*Problem statement*. Will you retype the material below word for word, starting at the line that contains "How much distance exists between the camera" and running through the end of the material, with both ends included?

= = = =

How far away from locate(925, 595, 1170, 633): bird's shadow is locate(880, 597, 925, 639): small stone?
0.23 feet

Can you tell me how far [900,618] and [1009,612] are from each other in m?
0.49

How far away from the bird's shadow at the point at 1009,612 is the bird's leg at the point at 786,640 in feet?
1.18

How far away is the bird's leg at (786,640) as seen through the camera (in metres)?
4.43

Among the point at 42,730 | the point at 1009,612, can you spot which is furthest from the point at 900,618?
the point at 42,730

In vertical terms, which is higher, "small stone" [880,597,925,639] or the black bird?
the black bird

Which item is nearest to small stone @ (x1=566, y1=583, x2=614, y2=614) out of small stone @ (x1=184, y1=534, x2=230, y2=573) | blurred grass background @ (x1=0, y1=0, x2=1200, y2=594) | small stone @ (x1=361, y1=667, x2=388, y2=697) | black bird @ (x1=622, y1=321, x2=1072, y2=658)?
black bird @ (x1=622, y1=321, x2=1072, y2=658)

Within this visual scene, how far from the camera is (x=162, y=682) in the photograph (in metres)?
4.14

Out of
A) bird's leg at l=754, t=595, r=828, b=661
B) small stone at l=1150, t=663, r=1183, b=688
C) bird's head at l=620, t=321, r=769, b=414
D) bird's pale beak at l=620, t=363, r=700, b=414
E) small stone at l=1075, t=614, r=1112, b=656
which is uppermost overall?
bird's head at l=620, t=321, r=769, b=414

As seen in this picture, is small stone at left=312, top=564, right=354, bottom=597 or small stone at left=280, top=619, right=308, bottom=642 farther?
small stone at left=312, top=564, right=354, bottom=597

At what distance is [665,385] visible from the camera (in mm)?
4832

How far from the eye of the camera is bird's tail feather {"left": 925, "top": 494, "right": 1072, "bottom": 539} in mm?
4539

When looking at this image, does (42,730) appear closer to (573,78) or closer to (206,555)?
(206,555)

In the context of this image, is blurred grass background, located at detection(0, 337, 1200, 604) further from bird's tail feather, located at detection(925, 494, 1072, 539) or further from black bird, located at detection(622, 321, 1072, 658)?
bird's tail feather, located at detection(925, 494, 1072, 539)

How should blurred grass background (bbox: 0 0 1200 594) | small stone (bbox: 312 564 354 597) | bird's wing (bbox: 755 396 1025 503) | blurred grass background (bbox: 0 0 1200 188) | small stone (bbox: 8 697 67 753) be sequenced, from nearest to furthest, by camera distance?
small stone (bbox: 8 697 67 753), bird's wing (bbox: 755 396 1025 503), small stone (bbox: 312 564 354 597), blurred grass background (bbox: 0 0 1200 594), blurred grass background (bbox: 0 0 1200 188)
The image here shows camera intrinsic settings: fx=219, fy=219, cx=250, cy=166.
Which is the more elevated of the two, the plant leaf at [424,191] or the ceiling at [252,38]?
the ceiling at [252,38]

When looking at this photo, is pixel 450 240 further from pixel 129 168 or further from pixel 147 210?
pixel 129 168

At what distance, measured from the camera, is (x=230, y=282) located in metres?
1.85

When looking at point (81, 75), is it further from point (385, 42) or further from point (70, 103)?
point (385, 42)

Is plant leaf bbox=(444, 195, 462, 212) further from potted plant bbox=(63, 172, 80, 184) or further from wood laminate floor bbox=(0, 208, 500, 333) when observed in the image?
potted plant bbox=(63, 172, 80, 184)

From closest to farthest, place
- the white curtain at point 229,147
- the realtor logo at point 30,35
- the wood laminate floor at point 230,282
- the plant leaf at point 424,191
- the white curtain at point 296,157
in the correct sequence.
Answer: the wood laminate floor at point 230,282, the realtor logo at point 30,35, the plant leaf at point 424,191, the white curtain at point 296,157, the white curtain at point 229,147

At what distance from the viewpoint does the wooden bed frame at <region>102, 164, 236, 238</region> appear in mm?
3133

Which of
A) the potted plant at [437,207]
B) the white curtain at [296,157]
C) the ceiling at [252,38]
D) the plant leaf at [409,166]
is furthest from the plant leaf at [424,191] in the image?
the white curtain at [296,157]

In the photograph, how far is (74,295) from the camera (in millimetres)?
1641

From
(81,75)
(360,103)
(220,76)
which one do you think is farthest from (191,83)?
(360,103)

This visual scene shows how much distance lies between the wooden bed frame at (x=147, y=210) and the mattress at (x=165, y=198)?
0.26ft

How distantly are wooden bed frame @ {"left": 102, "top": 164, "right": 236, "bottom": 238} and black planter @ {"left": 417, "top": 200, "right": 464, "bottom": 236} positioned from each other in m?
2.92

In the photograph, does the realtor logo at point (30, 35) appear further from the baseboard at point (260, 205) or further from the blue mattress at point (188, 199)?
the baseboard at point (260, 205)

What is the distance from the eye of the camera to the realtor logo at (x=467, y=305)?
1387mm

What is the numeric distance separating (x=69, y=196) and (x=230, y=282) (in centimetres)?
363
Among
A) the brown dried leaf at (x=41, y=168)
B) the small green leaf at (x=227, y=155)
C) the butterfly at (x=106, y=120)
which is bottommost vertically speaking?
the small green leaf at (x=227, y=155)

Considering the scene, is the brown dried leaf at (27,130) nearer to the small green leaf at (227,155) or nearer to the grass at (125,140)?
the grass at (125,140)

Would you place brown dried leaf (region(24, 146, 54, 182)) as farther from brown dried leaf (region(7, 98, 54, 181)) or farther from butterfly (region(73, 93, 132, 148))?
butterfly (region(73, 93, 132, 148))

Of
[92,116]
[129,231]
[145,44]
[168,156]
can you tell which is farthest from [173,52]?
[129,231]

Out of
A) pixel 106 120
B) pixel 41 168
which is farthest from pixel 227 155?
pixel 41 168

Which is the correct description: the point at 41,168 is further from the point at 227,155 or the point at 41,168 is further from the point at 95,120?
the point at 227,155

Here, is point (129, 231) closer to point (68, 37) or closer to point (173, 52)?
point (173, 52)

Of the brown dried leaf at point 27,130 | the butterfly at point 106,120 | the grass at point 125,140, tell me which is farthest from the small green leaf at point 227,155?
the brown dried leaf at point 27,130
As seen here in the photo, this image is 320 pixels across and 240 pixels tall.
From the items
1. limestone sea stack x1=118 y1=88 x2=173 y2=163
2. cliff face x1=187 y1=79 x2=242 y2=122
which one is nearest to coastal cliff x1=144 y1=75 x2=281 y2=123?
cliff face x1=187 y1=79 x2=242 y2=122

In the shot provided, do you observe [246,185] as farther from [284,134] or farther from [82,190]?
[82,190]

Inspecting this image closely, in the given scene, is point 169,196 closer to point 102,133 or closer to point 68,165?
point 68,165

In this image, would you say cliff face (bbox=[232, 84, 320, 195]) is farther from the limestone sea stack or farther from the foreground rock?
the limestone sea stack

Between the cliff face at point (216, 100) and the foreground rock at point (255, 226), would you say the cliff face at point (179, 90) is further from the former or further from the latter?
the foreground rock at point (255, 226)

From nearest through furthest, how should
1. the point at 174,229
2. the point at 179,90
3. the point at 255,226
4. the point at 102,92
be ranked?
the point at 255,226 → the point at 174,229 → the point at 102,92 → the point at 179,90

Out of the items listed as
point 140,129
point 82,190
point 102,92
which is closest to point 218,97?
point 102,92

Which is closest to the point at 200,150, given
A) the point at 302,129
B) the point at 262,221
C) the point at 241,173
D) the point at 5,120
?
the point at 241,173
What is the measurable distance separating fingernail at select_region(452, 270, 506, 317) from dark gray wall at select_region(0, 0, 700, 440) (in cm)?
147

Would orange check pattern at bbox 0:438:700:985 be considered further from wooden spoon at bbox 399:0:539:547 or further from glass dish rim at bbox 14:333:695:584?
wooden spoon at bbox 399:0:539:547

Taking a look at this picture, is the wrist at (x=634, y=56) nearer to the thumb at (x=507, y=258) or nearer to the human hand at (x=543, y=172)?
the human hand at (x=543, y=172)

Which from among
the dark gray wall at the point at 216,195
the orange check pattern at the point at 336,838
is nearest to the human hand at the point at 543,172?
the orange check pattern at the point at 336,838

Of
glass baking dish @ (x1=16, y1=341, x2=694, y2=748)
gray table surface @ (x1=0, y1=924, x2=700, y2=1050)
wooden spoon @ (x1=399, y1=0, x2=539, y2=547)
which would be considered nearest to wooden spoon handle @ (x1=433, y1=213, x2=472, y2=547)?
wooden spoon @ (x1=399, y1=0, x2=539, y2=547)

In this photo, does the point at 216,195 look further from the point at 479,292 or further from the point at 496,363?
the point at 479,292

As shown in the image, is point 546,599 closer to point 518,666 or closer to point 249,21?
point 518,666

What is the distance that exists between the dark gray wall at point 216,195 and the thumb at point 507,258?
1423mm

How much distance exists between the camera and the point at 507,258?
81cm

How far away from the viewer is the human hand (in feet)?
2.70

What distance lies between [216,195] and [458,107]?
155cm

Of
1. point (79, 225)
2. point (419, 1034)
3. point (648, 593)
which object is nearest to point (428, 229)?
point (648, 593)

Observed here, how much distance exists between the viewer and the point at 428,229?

= = = =

*Correct response*.
How much distance exists between the camera and the point at 507,258?
81cm

How far away from the viewer is the human hand (in feet)?
2.70

What distance lies between [216,195] and [458,107]?
155cm

Of
1. point (79, 225)
2. point (419, 1034)
3. point (648, 593)
which object is nearest to point (428, 229)?
point (648, 593)

Observed here, how much distance exists between the viewer and the point at 428,229?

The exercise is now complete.